Ice-cold steel balls create new kind of ice

Water is known to be a mysterious substance with partly idiosyncratic properties. Amorphous ice cream medium density adds one more.

Water has many unique properties. The most striking: unlike other substances, solid water – i.e. ice – is less dense than liquid and therefore floats up on the water. Ice, on the other hand, exists in numerous different forms, all of which have not yet been fully researched. A team led by Christoph Salzmann from University College London is now adding another type of ice to these, as described in "Science": medium-density amoprhous ice (MDA) in contrast to amorphous ice with high or low density.

»We know 20 crystalline shapes of ice, but only two main types of amorphemal ice have been discovered so far: amorphous ice cream with high and low density. In between there is a huge poetry, and the common opinion was that there is no ice within these sealing migration, «says Salzmann. For its experiment, the Working Group Crystallines had put steel balls cooled to minus 200 degrees Celsius in a kind of shaking machine that not only dismantled the ice with the original hexagonal crystal structure, but even shaped.

Instead of the expected white powder in the usual form, the process produced the MDA, which had the same density as liquid water. So it could be water that behaves like a glass, which continues to behave like a liquid even at extremely low temperatures.
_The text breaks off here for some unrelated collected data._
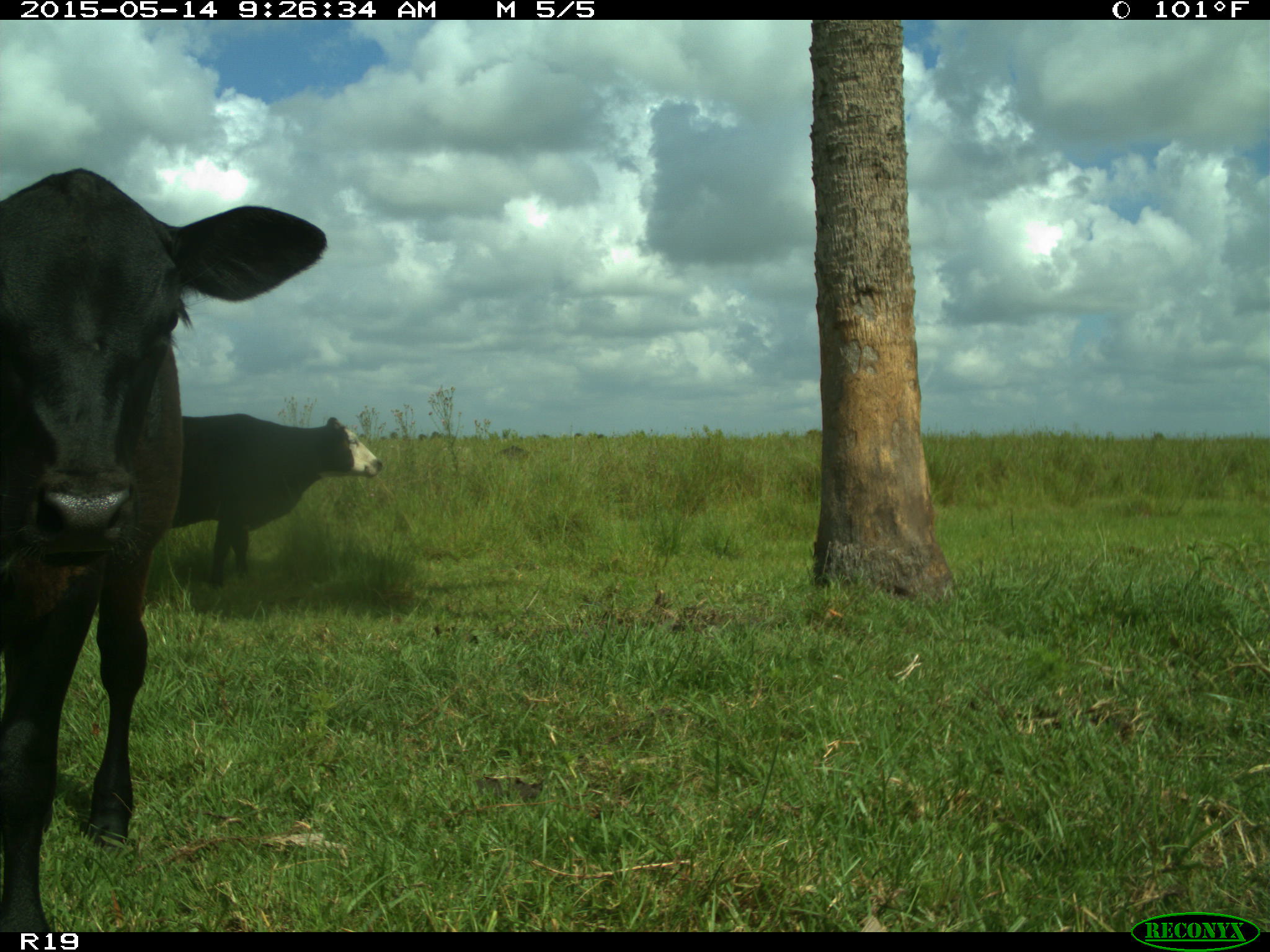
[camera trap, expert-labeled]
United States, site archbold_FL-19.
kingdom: Animalia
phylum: Chordata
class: Mammalia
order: Artiodactyla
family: Bovidae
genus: Bos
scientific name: Bos taurus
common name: domestic cow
Over short periods of time it appears solid like a glass, but over very long scales it flows like a highly viscous liquid.

The density difference between the previously known amorphous ice bodies has caused scientists to assume that water actually exists as two liquids at very cold temperatures: at a certain temperature, both liquids could exist side by side, one species float - similar to a mixture of oil and water. This hypothesis was demonstrated in a computer simulation, but was not confirmed by experiments. Your new study now raises questions whether this hypothesis is sustainable at all, the researchers said.
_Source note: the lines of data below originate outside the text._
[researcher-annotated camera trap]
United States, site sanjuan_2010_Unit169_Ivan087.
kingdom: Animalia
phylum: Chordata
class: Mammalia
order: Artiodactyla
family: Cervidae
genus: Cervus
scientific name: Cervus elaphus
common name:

On Earth, amorphous ice is extremely rare or, of course, does not exist at all. But there could well be MDA on the icy moons of Saturn and Jupiter, Salzmann and Co. speculate. The tidal forces of the two gas giants can exert similar shear forces on ordinary ice as the steel balls in the experiment. If MDA is heated and allowed to crystallize again, it also releases a lot of thermal energy. Transferred to an ice moon like Ganymede, tectonic movements and "ice tremors" might be triggered in its kilometer-thick ice layers, which could be detected by satellites.

Sosyal Medya'da Paylaş

Çerezler (cookie), everyg web sitesini ve hizmetlerimizi daha etkin bir şekilde sunmamızı sağlamaktadır. Çerezlerle ilgili detaylı bilgi için Gizlilik Politikamızı ziyaret edebilirsiniz.
Daha Fazla Bilgi
 
Bu web sitesi KUSsoft® E-Ticaret Çözümleri kullanıyor.